Here are all the scenarios:
Currently, Pulte is selling about 15,000 - 17,000 units
annually. Based on the historic housing starts figure, it seems
likely that starts will at least increase to 1.0 million again at
some point in the next five years. So even if we assume a 16% gross
margin and 27,500 units sold for PHM that gives us potential
earnings of 85 cents per share. Even with a low earnings multiple
of 12, that could suggest that PHM would be worth $10.20, or a bit
more than 40% above where it's trading at now. This seems like a
fairly conservative scenario.
Moving up to an 18% gross margin and 30,000 units sold, we come
up with earnings of about $1.44 per share. With a P/E multiple of
14, that gives us a valuation of about $20, which is about a 190%
increase over the current share price.
While my tables only go up to 40,000 units sold for PHM, if we
get even more aggressive and assume that my normalized production
figure from earlier is correct, that would imply that housing
starts need to triple. If PHM also saw its units sold triple to
about 45,000 units and was able to make an 18% margin, that could
imply earnings upwards of $2.75 per share! With a P/E multiple of
15, it would be possible for PHM to be selling as high as $40.

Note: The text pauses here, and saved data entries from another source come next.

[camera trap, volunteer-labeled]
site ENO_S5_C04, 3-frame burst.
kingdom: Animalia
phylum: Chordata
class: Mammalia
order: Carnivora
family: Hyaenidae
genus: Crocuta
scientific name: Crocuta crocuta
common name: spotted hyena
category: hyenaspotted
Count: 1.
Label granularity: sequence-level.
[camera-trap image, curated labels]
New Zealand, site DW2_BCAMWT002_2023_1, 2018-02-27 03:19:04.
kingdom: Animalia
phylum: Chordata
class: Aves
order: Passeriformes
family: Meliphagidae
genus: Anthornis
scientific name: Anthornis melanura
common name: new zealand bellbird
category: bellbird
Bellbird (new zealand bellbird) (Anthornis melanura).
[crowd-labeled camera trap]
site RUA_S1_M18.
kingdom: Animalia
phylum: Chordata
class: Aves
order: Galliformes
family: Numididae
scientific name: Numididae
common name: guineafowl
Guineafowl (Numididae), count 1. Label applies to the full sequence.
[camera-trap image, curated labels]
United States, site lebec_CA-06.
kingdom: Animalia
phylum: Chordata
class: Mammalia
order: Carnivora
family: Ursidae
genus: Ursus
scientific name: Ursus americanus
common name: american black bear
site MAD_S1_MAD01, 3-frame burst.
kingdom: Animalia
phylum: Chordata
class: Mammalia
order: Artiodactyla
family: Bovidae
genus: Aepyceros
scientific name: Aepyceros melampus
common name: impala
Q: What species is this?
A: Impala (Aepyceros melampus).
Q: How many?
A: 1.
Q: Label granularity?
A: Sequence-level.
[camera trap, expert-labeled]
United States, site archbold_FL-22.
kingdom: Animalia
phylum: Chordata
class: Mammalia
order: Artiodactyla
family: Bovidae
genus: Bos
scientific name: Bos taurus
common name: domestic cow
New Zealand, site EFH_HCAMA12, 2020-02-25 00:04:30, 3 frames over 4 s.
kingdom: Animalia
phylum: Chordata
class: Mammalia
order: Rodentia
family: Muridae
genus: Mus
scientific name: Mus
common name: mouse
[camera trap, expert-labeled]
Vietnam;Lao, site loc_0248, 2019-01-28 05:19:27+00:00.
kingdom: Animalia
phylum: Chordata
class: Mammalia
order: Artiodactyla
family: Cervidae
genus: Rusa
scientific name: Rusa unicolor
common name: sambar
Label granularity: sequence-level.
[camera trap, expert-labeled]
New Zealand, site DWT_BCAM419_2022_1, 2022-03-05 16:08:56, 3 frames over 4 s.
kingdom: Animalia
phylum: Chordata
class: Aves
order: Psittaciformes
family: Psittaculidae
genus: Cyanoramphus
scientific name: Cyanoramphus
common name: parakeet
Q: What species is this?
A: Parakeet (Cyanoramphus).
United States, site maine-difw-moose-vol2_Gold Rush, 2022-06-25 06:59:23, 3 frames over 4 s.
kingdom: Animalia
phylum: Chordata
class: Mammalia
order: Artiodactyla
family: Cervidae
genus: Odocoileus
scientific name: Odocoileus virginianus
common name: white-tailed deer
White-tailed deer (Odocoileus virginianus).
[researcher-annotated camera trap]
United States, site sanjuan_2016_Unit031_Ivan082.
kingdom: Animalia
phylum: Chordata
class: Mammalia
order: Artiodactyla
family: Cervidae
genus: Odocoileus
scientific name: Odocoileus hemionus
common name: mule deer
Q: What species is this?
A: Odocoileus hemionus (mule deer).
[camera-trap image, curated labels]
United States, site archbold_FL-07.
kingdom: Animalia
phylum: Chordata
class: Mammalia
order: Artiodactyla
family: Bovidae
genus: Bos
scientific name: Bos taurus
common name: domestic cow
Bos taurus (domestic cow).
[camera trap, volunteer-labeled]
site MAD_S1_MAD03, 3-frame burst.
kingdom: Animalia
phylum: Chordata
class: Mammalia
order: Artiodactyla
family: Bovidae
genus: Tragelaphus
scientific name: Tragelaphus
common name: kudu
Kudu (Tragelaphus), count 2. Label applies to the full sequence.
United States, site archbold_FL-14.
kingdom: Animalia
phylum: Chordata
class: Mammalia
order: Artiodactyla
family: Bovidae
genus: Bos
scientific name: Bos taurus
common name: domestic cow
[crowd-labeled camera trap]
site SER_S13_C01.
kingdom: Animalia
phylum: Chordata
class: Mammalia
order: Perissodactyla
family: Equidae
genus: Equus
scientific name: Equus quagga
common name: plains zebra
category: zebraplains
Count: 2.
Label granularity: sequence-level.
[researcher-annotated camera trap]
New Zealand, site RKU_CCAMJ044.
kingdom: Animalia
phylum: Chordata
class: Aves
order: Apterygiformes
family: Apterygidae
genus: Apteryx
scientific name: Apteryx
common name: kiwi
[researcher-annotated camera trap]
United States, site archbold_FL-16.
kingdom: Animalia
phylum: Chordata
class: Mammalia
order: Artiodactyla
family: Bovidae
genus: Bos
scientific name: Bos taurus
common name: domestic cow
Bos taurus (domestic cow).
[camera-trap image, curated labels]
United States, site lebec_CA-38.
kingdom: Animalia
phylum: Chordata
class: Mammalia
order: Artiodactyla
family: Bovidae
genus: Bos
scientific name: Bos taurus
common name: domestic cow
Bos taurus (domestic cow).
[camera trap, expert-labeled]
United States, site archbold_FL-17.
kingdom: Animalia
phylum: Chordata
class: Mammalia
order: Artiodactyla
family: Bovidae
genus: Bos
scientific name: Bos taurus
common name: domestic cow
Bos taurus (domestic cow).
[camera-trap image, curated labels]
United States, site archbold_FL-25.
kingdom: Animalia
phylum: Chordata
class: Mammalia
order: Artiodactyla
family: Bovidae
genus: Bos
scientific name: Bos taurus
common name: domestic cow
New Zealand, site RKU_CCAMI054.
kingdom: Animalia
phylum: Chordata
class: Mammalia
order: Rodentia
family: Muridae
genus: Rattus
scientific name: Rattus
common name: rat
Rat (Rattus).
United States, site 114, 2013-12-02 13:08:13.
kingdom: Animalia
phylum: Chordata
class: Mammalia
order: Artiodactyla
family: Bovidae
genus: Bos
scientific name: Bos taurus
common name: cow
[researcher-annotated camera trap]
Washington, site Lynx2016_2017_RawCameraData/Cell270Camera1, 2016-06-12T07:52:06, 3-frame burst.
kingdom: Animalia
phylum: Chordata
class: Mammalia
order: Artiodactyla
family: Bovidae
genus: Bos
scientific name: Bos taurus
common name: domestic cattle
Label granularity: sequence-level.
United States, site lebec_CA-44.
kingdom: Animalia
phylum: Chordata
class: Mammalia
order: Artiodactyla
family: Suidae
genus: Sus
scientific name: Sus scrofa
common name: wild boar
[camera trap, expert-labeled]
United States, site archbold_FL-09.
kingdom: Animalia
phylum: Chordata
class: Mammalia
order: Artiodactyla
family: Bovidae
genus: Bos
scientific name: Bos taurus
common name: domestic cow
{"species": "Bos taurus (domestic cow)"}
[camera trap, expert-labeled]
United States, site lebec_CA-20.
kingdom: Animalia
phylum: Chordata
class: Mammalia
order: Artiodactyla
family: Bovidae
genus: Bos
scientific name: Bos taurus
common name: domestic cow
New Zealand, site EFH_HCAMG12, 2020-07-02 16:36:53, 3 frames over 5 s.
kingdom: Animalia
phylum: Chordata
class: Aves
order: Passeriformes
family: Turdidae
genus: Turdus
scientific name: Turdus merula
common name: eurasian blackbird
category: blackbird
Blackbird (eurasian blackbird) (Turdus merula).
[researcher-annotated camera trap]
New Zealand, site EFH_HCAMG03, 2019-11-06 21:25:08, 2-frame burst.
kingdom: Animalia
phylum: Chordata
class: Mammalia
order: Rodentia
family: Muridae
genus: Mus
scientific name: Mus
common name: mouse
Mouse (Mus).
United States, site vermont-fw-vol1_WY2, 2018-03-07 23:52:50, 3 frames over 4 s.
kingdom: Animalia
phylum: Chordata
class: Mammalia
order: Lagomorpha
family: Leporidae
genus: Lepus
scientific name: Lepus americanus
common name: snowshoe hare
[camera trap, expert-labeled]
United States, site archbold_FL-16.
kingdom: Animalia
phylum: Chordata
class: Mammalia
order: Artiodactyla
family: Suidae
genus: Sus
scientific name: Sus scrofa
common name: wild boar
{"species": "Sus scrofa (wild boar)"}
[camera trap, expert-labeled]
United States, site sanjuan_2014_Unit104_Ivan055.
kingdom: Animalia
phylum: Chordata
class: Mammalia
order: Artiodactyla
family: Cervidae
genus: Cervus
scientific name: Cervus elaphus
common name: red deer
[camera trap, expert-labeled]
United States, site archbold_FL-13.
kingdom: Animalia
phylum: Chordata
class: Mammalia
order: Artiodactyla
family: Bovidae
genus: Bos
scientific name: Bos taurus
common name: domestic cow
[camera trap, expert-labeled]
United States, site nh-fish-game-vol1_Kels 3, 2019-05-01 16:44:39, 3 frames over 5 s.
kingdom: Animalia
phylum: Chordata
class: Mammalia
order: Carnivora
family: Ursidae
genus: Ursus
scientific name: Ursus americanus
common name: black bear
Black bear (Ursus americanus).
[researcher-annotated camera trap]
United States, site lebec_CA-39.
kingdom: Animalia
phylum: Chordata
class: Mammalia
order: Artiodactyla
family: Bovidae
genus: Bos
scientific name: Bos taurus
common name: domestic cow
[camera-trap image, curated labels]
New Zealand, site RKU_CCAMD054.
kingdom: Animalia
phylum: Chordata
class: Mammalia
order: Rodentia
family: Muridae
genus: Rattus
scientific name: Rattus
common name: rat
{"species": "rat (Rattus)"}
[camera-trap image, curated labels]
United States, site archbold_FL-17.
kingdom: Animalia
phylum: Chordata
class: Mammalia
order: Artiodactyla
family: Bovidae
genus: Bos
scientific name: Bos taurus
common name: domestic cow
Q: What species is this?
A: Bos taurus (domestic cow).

Even going back to the more conservative 16% gross margins and
30,000 units, PHM could potentially earn around $1.00 per share.
That's still fairly conservative and could imply that the company
could trade at around $15 at some point.
While I do believe that PHM has significant odds of earning over
$2 per share again sometime in the next decade, for now, I will go
with the semi-conservative outlook of 18% margins and 30,000 units
sold, yielding an expected valuation of $20. If we see the housing
market rebound faster than expected, this would be an added bonus.
Even if the housing market stalls for another 5-10 years, I still
believe that this investment could see some decent (but more
subdued) gains of around 50% - 75%.
I like investing with a margin of safety. Pulte does not meet my
traditional definition of "margin of safety," which is a company
selling below NTAs minus write-downs to susceptible asset accounts.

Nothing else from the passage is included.